--- start EXTRACT PROVIDED ---

Specific documents reviewed are described in the attachment to this report.
These activities constitute completion of three mitigating systems performance index cooling water system samples as defined in Inspection Procedure 71151-05.
b. Findings
No findings were identified.
4OA2 Identification and Resolution of Problems
Cornerstones: Initiating Events, Mitigating Systems, Barrier Integrity, Emergency Preparedness, Public Radiation Safety, Occupational Radiation Safety, and Physical Protection
.1 Routine Review of Identification and Resolution of Problems
a. Inspection Scope
As part of the various baseline inspection procedures discussed in previous sections of this report, the inspectors routinely reviewed issues during baseline inspection activities and plant status reviews to verify that they were being entered into the licensees corrective action program at an appropriate threshold, that adequate attention was being given to timely corrective actions, and that adverse trends were identified and addressed. The inspectors reviewed attributes that included the complete and accurate identification of the problem; the timely correction, commensurate with the safety significance; the evaluation and disposition of performance issues, generic implications, common causes, contributing factors, root causes, extent of condition reviews, and previous occurrences reviews; and the classification, prioritization, focus, and timeliness of corrective actions. Minor issues entered into the licensees corrective action program because of the inspectors observations are included in the attached list of documents reviewed.

--- end EXTRACT PROVIDED ---
--- start STORED DATA ---

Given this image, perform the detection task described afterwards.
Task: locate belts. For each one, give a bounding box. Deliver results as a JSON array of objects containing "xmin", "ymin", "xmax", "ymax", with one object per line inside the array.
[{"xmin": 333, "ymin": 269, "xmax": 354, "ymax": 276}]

--- end STORED DATA ---

## THE PROBLEM
Reproduce the portion of the inspection report above starting at "These activities constitute" and ending at "Inspection Procedure 71151-05.".

## TASK OUTPUT
These activities constitute completion of three mitigating systems performance index cooling water system samples as defined in Inspection Procedure 71151-05.